If you cannot find a partner and would like one, post a message to our Piazza page and we will try to find one for you. Teams of more than two members are not permitted.

Task   Your assignment is to transform an untyped, call-by-value, eager dialect of Jam to continuation passing style (CPS) and use these transformations to support the addtion of the letcc construct. The letcc construct is formally defined below. We are providing a Jam interpreter for the Jam dialect that you will extend. It supports two different forms of "let" binding: unrestricted ordinary let as in Assignment 2 and "letrec" (recursive "let") as in Assignment 3, except that the right hand sides of the "let" bindings are restricted to map constructions. The provided parser supports both of these "let" constructs including the "map" restriction on letrec The assignment consists of three separate phases: (i) modifying the parser to consistently rename variables to eliminate the shadowing of variables by nested declarations (map parameters, let bindings, letrec bindings) with the same names [already done in the support code as discussed below], (ii) transforming Jam programs to CPS, leaving the interpreter from phase (i) unchanged; and (iii) supporting the letcc construct in your interpreter by using the CPS transformation to eliminate letcc from Jam programs. The interpreter provided in our support code correctly parses letcc but aborts with an error if you try to execute it. The CPS transformation augmented by rule given below transforms Jam programs with letcc to equivalent, more complex Jam programs without letcc. The support code for checking Jam syntax already renames variables to achieve task (i) above. The solution code for old Assignment 6 included this step as part of syntax checking and removing it would complicate our code base while adding to the routine software engineering burden for this assignment. So you really only have to do parts (ii) and (iii) above, but you need to understand what the provided syntax checker does, including renaming.

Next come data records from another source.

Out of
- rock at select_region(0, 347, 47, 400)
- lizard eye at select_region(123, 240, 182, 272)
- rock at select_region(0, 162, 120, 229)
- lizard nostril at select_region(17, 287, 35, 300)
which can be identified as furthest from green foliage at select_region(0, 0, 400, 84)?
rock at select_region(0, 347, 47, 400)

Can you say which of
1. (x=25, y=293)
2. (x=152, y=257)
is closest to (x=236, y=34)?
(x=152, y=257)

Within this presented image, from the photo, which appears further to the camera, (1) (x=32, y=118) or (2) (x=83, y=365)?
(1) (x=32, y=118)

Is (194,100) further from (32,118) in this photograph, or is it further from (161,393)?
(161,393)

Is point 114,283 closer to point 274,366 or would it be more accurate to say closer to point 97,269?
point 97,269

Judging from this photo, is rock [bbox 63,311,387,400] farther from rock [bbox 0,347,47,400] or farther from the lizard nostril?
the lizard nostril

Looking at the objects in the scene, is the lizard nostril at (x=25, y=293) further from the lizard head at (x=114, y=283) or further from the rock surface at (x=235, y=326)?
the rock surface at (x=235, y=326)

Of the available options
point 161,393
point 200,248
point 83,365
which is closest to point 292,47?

This is a longer, more challenging assignment than the previous assignments (except for the extra credit version of Assignment 5) and hence is worth 150 points instead of 100 points.

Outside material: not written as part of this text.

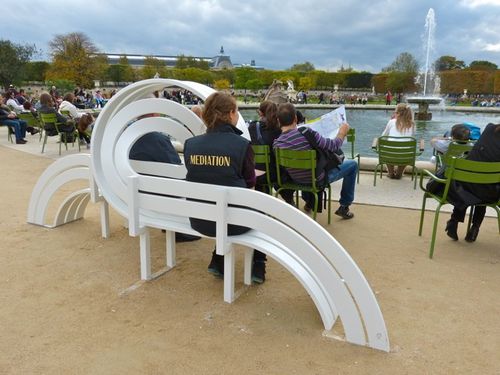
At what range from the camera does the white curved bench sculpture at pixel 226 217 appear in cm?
279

Background   The Jam language for this assignment is identical to the call-by-value, eager language used in Assignment 4 with the following tweak. In Assignment 6 Jam, there are two "let" constructs: (i) letrec, which is recursive let with right hand sides limited to map constructions, and (ii) let, which is ordinary non-recursive let abbreviating the application of a map to the right hand sides. These modifications to the Jam language simplify the definition of the CPS transformation. This "tweak" revises the definition of the language syntax as follows:

Expressions

Exp         ::= ...
              | let Def+ in Exp
              | letrec MapDef+ in Exp
              | Map
              | ...
Map         ::= map IdList to Exp

Definitions

Def    ::= Id := Exp ;
MapDef ::= Id := Map ;

In your Java implementation, the only public evaluation method in the Interpreter class must be called eval() instead of the former name valueValue() in Assignment 4 and eagerEval in Assignment 5.

Phase 1 [This phase is already implemented by the "syntax checker" in the provided support code.] Modify your parser to prevent shadowing variable names by converting the name of each Jam variable from x to x:d where d is the lexical depth of the declaration of x. If x is free (not allowed in legal programs) then it has lexical depth 0. If it occurs inside one level of lexical nesting, it has lexical depth 1. For example, the program

(map x to x)(7)

becomes

(map x:1 to x:1)(7)

after renaming. Similarly,

let id := map y to y; in id(1)

becomes

let id:1 := map y:1 to y:1; in id:1(1)

after renaming. The right-hand-sides of let bindings have the same nesting level as the surrounding context. Recall the expansion of let in terms of lambda.

Renamed variables cannot be confused with existing variable names because : is not a legal character in variable names read by the parser. Within a given scope all variables in the lexical environment must have distinct names because all variables introduced in a particular let or map must be distinct and the names at every nesting level are disjoint because of the added : suffixes.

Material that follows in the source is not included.